All those measures, and many more, demonstrate that this Parliament is delivering for communities across the country. Conversely, we also know—also beyond peradventure—that there is a heavy cost when we leave decisions in the hands of Westminster. We get Governments that we did not vote for; we get the bedroom tax; we get cuts to capital spending in the teeth of a recession; we get attacks on the poor and on people with disabilities; and we get weapons of mass destruction on the River Clyde.
A poll published yesterday, which is confirmed by the social attitudes survey, asked people whether they trust the Scottish Parliament or the United Kingdom Parliament to take decisions for Scotland and found that 60 per cent of people in Scotland trust Holyrood compared to just 16 per cent who trust Westminster. The contrast and the choice that face the people next year could not be clearer.
This year’s legislative programme, with 13 bills in total, will continue that strong track record not just of the Government but of the Parliament. Of course, not everything that matters can be addressed through legislation, but legislation does matter. All 13 of the bills in this year’s programme will make a genuine difference to people in Scotland. They demonstrate effective governance.
One of the opportunities that is provided by devolution is to reform Scotland’s public bodies and public services to make them more efficient and better at their true role, which is serving the public. When we took office, there were 199 public bodies in Scotland; now, there are 113, which is a reduction of more than 40 per cent. The public sector landscape is less cluttered but more focused and therefore more effective. This year, we will introduce legislation to merge Historic Scotland and the Royal Commission on the Ancient and Historical Monuments of Scotland, which will enable those bodies to operate more efficiently and will enhance our ability to preserve and protect our heritage.
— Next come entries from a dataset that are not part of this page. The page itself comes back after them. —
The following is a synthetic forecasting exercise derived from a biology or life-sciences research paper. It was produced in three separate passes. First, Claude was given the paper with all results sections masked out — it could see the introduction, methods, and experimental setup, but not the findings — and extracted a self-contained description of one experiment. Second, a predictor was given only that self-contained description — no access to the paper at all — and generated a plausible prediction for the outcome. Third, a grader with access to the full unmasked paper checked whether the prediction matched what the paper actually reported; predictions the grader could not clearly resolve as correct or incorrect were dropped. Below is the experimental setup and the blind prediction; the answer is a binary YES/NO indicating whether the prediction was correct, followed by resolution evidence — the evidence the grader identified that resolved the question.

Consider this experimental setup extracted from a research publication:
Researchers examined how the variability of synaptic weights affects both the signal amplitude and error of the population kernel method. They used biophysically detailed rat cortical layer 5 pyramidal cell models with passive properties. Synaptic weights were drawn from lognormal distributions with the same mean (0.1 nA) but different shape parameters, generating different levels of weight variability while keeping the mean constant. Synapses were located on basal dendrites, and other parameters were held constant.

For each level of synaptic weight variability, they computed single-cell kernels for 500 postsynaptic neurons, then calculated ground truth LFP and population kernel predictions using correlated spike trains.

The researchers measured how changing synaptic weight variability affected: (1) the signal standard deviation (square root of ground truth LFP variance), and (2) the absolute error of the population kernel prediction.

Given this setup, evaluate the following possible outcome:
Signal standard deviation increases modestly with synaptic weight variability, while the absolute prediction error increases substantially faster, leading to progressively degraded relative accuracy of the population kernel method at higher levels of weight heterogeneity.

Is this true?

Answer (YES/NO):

The focus of public authorities can be really important, especially if a vacuum is developing at UK level. In 2010, the UK Government controversially deprived the Food Standards Agency of its responsibilities for nutrition and labelling. That move was subsequently seen by Westminster’s Environment, Food and Rural Affairs Committee as contributing to the UK’s poor handling of the horsemeat scandal. Therefore, the food standards (Scotland) bill will establish a new body to take over all of the FSA’s old functions. The new body will ensure that the industry and public in Scotland can have full confidence in the safety and provenance of our food.
Several other bills this year draw on expert reviews and will ensure that our laws are up to date and that our public services are responsive and efficient.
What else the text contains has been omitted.